Thought for the week, 30 April 2017

Luke 24:13-36

Luke recounts the experiences of two disciples as they walked the seven miles from Jerusalem to Emmaus on the day of the Resurrection. They were feeling bereaved, dispirited and demoralised after the crucifixion of the man they had hoped would “redeem Israel.. These two disciples knew about the events at the tomb that morning: perhaps, they had been present and had listened in disbelief to the women’s story of the empty tomb, the message from the angels and Mary Magdalene’s encounter with the risen Christ. For a brief moment, Mary failed to recognise Jesus. This is understandable, as she may have been dazzled by the bright morning sunlight or may have still been in shock from her encounter with the angels. This contrasts markedly, however, with the journey to Emmaus, when Jesus walked and talked with His two disciples for a considerable length of time and yet, almost inconceivably, they failed to recognise Him.

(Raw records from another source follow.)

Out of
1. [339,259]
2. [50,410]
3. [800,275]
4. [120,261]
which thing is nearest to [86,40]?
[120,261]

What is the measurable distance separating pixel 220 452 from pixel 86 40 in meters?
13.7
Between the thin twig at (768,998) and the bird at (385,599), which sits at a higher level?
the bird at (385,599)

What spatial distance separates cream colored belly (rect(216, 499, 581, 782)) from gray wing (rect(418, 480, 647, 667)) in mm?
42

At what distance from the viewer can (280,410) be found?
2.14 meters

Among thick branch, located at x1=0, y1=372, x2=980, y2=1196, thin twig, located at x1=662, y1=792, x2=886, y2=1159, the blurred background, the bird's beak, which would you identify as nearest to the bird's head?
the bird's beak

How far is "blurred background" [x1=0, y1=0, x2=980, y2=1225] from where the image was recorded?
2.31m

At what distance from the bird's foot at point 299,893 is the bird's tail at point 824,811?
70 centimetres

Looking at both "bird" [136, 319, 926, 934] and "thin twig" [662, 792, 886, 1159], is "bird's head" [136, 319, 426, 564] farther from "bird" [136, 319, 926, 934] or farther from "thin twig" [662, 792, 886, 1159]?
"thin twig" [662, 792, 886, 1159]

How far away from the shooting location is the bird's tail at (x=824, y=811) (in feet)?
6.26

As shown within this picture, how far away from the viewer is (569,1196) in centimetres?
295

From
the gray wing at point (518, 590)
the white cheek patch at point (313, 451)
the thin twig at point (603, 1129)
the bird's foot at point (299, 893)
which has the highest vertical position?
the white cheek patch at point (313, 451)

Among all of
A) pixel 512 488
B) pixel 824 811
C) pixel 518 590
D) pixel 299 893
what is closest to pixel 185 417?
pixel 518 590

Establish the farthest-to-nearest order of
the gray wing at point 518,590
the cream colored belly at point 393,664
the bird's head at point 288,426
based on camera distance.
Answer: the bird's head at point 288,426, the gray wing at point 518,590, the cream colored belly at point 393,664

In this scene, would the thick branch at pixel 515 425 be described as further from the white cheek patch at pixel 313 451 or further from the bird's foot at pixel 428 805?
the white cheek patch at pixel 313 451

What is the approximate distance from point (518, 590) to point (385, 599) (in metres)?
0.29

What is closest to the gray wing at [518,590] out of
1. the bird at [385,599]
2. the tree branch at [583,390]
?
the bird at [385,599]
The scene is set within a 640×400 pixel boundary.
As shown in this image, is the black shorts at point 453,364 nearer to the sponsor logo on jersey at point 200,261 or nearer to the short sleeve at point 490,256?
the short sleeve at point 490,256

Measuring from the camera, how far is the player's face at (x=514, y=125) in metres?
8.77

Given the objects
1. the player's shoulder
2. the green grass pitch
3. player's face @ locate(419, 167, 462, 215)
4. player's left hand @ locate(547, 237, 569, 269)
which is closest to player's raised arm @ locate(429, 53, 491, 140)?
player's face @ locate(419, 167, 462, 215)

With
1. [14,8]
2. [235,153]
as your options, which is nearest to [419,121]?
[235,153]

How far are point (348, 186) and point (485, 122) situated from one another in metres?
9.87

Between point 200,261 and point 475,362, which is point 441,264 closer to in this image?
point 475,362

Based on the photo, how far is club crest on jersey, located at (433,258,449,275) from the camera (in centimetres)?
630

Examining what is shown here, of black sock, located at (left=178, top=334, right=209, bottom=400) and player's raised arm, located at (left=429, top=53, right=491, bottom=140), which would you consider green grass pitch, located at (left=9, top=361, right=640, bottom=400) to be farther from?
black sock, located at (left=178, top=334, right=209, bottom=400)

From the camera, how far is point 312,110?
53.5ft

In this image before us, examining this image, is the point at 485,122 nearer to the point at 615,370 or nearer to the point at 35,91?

Luke creates a sense of mounting suspense as they walked with this man who seemed unaware of the recent events in Jerusalem but was able to explain, with great authority, all that the Scriptures foretold about the Christ. He dispelled their misconceptions about the redemption of Israel and still they did not know their teacher.

Did Jesus deliberately shield his true identity from them and, if so, why? Perhaps, He needed the disciples to listen and come to a true understanding, without the emotional distraction of knowing that they were in the presence of the resurrected Jesus.

The poignancy and beauty in this story comes with the dramatic revelation, when He broke bread at the end of their shared journey, that the stranger who had opened the Scriptures to them and caused their “hearts to burn” was none other than the risen Christ.